Quien despilfarra, no es confiable

Por Consuelo Pérez

La insistencia del Frente Amplio -y su posterior enojo al fracasar- en obtener un financiamiento externo que supone el endeudamiento de varias generaciones de montevideanos, cuando durante treinta y dos años ha dado muestra de demagogia e ineficiencia en el gobierno de la Intendencia de Montevideo, evidencia un inocultable fracaso republicano de esa "fuerza política", que trasciende lo departamental.

En efecto, la atrevida declaración de la intendente Cosse vociferando "no nos dejan limpiar", es insultante para la inteligencia de los montevideanos, que durante treinta y dos años vimos desfilar por el sillón principal del edificio de ladrillos de 18 de Julio y Ejido a Tabaré Vázquez, Tabaré González (8 meses) Mariano Arana (dos períodos), Adolfo Pérez Piera (6 meses), Ricardo Ehrlich, Hyara Rodríguez (5 meses), Ana Olivera, Daniel Martínez, Di Candia (2019-2020) y la propia Carolina Cosse. Todos fueron abanderados de la limpieza, y el propio Vázquez prometió - en su campaña - que en seis meses la ciudad estaría "como un jaspe". Año 1990.

Siete períodos consecutivos de gobierno, durante los cuales quince años lo hicieron con el Frente Amplio en el gobierno nacional, lo que le permitió a la comuna montevideana, en desmedro por supuesto de los habitantes del resto del país, hacerse de jugosos recursos, desproporcionados y no igualitarios, por concepto de aporte del gobierno nacional a las Intendencias, lo que usualmente se conoce como el 3,33% del gasto del Estado repartido según los criterios del artículo 214 de la Constitución. Tampoco eso les alcanzó, parece, para poder al menos limpiar, como vocifera Cosse. Y no hablaremos de otros cometidos para los que la idoneidad técnica es aún más determinante, aunque sobran los ejemplos, muchos lindando con lo ridículo, al menos. Porque la ausencia de la prometida transparencia, oculta vaya uno a saber qué.

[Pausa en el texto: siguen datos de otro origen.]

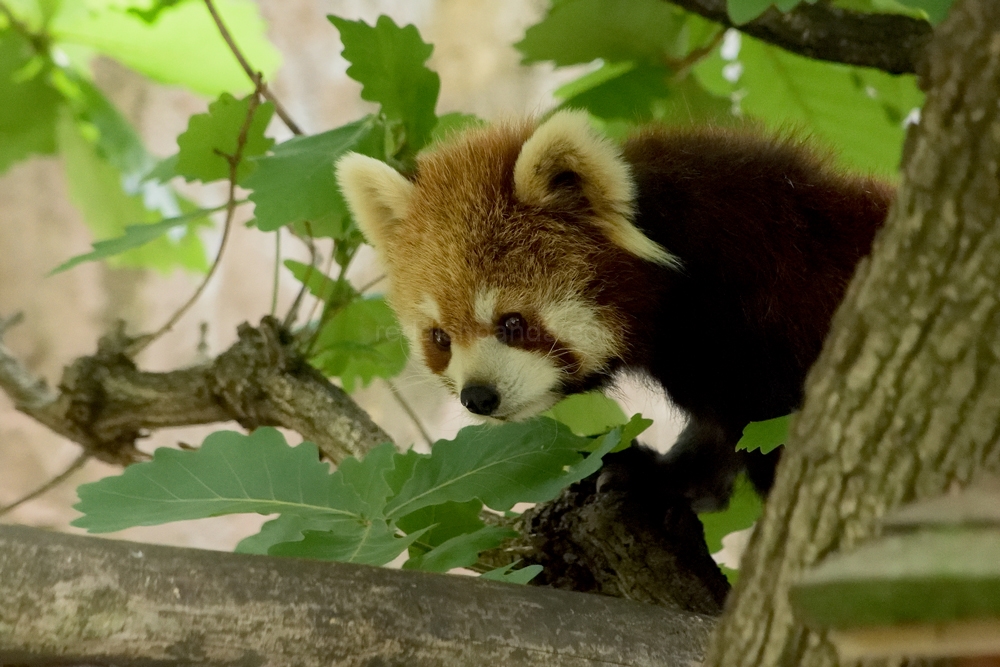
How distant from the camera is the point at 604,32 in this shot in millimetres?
2455

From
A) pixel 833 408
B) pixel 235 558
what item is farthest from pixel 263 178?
pixel 833 408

No tenemos más remedio que mencionar y recordar que la comuna capitalina percibe más de dos millones de dólares diarios por concepto de impuestos y aportes de los montevideanos, de los cuales sólo un 14% se destinan a obras.

Los 365 días del año. Sábados, domingos, feriados y años bisiestos. Claro, tiene más de diez mil empleados, muchísimos cargos de particular confianza, y muchos compromisos políticos que resolver por esa vía. Todo muy oneroso, como para dejar recursos para "limpiar".

Las sucesivas administraciones han fracasado rotundamente en lo que concierne a la calidad de vida de los montevideanos, en todos los aspectos en que la comuna tiene responsabilidad, y la proliferación de asentamientos y de personas viviendo en forma infrahumana sin saneamiento ni agua potable, es solo la parte visible de la iniquidad. Y aun así, pretendían endeudarse con préstamos. Se gobierna con los recursos disponibles, no con la expectativa de un préstamo que, por algo, necesita la aprobación de los ediles. Estos dijeron NO, y como parece que la intendente no entiende de mecanismos democráticos (sic), busca la culpa donde no está, adjudicando responsabilidades de la ineficiencia de décadas, a quienes actuaron con convicción cívica.

No diremos cuántos miles de soluciones habitacionales se podrían haber encarado con la innecesaria "inversión" del Antel Arena, porque se nos puede tildar de promover la demagogia, aunque es claro que la satisfacción de las necesidades secundarias - espectáculos - primó sobre las primarias -vida digna- y todos sabemos el ambicioso y espurio motivo.

Pero lo que sí dejó claro y a la vista de todos los ciudadanos del país -con cuyos dineros se realizó la obra- la bochornosa gestión del mausoleo mencionado, es la impericia, despilfarro y desfachatez a la hora de defender lo indefendible.

Y nadie presta dinero a un despilfarrador.